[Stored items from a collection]
______
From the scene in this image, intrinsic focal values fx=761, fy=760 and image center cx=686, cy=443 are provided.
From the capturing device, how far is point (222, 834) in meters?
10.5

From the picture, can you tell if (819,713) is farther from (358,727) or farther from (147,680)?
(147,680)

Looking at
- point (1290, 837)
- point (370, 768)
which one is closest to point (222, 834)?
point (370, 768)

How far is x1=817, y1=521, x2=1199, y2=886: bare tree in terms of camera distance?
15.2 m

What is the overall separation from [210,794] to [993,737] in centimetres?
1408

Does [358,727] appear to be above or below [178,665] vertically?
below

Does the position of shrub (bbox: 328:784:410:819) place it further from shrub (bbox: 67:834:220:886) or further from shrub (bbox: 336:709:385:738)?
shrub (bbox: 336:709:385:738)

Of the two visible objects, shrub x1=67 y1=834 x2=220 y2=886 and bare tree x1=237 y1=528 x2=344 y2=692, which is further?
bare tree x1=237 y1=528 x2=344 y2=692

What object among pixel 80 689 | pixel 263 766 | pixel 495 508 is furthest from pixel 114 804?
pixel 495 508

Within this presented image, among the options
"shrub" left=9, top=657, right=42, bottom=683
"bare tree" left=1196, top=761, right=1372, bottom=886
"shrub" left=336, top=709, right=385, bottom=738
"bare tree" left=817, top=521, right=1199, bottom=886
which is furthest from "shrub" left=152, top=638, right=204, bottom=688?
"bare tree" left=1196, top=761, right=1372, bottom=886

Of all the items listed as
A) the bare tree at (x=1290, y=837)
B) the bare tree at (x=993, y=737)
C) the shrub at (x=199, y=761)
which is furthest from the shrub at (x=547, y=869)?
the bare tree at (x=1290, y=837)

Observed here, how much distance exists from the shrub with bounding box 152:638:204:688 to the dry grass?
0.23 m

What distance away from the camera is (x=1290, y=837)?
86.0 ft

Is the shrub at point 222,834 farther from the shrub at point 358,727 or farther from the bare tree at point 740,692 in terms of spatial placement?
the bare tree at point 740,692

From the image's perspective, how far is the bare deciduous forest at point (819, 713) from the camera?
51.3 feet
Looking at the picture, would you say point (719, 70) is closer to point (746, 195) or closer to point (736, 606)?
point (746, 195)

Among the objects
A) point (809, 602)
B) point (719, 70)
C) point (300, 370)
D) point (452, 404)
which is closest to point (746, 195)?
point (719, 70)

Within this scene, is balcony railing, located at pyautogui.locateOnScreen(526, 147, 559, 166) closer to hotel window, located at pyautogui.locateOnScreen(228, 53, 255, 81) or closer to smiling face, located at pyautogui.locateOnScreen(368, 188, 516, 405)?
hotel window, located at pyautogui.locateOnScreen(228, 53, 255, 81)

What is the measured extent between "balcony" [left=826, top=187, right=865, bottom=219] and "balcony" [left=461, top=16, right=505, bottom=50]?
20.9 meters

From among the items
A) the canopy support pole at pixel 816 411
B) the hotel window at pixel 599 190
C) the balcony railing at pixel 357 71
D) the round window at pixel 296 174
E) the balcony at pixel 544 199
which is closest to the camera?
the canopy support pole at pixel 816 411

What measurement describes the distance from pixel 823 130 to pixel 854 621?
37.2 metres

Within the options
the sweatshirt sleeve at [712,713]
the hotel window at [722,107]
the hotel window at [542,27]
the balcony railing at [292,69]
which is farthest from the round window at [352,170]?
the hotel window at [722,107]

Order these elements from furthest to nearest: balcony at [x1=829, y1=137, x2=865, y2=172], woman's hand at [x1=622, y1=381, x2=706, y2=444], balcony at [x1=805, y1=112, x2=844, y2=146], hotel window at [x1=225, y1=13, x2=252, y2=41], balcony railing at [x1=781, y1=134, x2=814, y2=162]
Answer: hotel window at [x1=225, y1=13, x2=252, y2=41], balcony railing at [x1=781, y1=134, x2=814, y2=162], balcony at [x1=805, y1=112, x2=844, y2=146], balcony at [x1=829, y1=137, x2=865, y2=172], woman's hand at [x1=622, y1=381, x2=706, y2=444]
______
* PROBLEM: Please locate each line in the listing above that contains the string "pyautogui" and copy those lines out, treating the match as case-sensitive.

* OUTPUT FOR THIS TASK:
Within this scene, is balcony railing, located at pyautogui.locateOnScreen(526, 147, 559, 166) closer to hotel window, located at pyautogui.locateOnScreen(228, 53, 255, 81) or closer to smiling face, located at pyautogui.locateOnScreen(368, 188, 516, 405)?
hotel window, located at pyautogui.locateOnScreen(228, 53, 255, 81)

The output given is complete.